— EXCERPTED RECORDS —
+ + + +

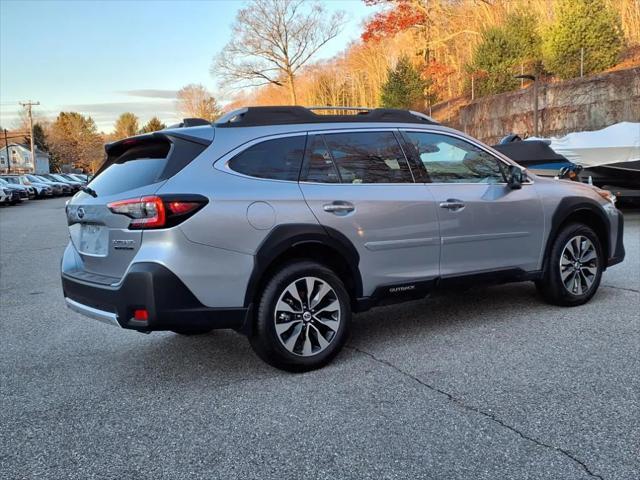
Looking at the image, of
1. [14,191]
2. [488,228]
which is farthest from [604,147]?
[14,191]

+ + + +

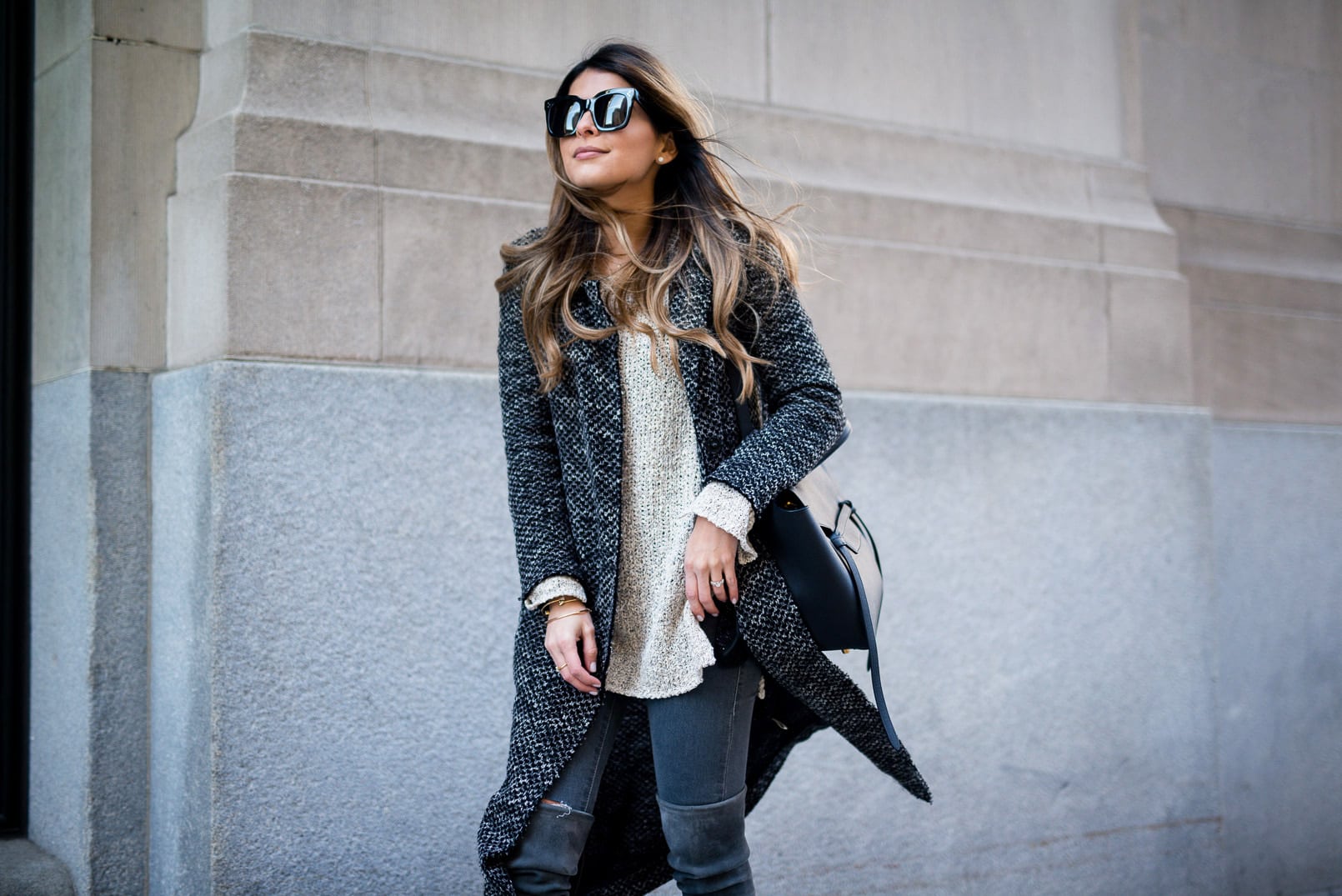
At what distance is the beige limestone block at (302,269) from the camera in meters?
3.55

+ + + +

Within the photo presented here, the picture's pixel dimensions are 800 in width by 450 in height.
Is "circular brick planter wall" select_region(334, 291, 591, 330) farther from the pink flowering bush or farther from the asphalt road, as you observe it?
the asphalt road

+ + + +

— WRITTEN TASK —
Pick out every line of the items above that contains the string "road", and copy each one in full.

— ANSWER TO THIS TASK —
Is "circular brick planter wall" select_region(334, 291, 591, 330) farther from the pink flowering bush or farther from the asphalt road, as you observe it?
the asphalt road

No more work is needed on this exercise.